Records for processing –
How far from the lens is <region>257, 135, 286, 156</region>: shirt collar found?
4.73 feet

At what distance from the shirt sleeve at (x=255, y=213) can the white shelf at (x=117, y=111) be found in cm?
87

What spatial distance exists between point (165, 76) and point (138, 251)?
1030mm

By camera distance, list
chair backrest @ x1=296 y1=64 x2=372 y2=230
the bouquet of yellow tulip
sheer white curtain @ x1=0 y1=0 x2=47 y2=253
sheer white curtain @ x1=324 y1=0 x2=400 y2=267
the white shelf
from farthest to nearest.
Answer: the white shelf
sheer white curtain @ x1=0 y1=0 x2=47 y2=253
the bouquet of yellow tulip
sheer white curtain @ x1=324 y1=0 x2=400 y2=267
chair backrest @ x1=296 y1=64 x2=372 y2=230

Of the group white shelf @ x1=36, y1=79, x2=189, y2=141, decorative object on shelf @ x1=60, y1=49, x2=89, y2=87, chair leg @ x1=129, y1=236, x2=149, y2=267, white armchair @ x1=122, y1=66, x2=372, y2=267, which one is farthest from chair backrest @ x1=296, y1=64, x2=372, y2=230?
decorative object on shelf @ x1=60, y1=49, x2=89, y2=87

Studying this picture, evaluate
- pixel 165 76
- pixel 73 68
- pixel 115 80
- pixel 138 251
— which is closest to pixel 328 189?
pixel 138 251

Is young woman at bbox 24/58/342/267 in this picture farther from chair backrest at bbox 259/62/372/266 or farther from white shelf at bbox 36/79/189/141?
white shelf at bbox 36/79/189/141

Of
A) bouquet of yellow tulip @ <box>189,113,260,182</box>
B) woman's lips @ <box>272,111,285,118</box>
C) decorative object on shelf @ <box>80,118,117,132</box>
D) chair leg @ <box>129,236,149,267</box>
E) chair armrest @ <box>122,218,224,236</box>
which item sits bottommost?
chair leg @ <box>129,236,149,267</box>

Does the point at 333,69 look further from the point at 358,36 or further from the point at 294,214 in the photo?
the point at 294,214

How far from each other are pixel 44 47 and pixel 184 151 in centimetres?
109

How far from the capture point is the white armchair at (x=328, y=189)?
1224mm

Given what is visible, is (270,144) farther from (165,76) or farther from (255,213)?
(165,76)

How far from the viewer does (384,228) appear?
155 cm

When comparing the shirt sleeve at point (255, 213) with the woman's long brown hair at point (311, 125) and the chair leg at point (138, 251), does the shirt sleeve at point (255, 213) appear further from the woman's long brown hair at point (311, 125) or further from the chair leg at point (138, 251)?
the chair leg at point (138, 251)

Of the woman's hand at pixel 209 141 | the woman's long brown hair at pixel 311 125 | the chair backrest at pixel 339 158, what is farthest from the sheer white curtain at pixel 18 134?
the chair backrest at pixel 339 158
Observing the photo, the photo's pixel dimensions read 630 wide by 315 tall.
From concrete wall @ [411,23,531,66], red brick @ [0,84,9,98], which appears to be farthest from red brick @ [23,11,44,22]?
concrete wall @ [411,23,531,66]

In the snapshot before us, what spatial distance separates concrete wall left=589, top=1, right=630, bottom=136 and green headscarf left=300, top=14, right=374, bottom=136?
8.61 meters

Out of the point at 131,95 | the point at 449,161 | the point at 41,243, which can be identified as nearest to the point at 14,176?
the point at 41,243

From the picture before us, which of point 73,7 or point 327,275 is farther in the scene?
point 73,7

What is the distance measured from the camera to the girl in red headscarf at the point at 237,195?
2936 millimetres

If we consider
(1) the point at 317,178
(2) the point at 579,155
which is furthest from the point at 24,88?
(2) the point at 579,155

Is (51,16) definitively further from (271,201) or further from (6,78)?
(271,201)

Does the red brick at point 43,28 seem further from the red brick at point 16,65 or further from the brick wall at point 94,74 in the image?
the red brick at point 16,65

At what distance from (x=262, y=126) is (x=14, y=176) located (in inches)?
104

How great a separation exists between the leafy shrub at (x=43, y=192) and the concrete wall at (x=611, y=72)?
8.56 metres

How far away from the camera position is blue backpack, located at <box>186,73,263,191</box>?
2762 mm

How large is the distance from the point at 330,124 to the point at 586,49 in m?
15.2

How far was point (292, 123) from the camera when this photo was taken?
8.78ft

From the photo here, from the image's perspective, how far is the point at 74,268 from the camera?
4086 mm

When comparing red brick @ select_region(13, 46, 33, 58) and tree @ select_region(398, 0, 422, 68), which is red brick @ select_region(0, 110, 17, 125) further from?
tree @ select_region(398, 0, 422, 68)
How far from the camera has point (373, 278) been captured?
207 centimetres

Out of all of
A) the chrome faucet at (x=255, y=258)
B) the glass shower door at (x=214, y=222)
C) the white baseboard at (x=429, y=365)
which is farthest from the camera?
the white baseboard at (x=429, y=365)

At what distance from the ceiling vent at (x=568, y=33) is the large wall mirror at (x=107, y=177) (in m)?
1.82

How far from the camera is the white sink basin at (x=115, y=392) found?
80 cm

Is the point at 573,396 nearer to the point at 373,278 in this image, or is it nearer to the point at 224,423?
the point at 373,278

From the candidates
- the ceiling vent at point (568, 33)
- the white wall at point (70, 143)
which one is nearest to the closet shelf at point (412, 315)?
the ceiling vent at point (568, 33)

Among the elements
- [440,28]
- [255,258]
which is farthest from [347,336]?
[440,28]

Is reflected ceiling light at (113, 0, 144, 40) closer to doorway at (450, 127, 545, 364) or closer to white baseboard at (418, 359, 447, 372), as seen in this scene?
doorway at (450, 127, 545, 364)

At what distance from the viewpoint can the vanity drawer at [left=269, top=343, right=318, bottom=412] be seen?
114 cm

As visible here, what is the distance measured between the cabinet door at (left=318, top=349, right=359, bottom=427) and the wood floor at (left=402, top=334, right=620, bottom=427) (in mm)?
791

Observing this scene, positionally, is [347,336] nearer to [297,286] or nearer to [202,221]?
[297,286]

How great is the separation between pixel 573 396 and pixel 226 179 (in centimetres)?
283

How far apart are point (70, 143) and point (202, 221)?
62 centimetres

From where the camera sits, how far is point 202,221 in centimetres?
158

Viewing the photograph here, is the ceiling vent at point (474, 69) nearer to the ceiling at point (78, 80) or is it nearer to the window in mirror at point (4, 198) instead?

...

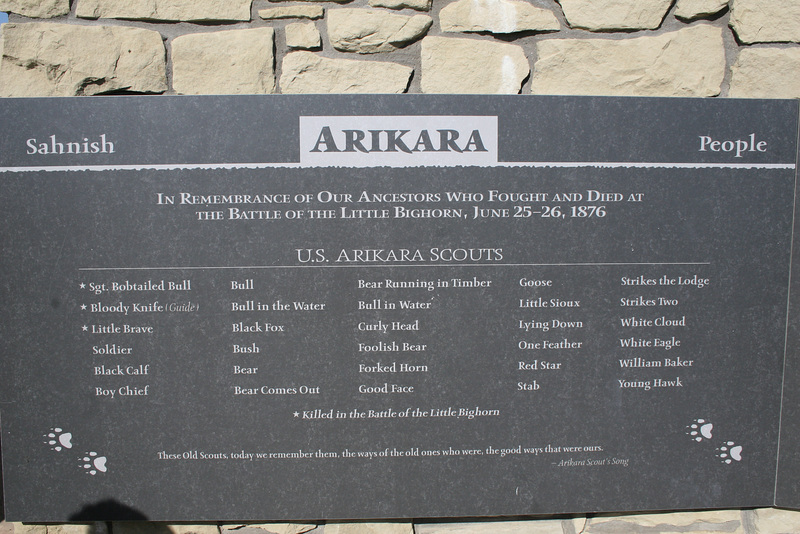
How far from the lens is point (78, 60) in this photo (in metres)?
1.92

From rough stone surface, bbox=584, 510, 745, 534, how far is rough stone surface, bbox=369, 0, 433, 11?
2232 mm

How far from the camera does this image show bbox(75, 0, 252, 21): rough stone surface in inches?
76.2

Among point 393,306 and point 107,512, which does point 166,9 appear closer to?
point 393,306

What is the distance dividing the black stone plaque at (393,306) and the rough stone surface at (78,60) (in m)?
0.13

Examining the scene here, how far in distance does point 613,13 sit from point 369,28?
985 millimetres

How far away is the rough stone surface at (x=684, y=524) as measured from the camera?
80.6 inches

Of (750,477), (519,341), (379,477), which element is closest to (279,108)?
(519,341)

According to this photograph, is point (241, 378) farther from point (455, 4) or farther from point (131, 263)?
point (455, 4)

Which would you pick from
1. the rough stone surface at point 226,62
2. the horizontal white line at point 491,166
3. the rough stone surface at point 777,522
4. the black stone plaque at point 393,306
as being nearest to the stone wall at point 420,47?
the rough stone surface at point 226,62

---

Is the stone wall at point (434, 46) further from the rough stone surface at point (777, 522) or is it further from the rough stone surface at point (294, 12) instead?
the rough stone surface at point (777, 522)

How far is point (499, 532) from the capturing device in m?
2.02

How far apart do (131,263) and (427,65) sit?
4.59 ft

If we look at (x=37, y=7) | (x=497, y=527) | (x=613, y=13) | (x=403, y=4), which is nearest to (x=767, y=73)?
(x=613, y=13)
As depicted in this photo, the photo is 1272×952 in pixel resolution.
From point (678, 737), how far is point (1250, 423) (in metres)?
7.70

Written request –
Could you repeat the listing lines starting at the one containing "If we consider" and ending at the one containing "8.56 metres", copied word for word with both of those lines included?

Solution –
If we consider
(1) the point at 317,178
(2) the point at 579,155
which is furthest from the point at 24,88?
(2) the point at 579,155

Is (51,16) definitively further from (271,201) or further from (6,78)?
(271,201)

Does the red brick at point 43,28 seem further from the red brick at point 16,65 or further from the brick wall at point 94,74 in the image?
the red brick at point 16,65

At what distance from (x=262, y=126) is (x=14, y=176) located (in inches)?
104

How great a separation exists between the leafy shrub at (x=43, y=192) and the concrete wall at (x=611, y=72)?
8.56 metres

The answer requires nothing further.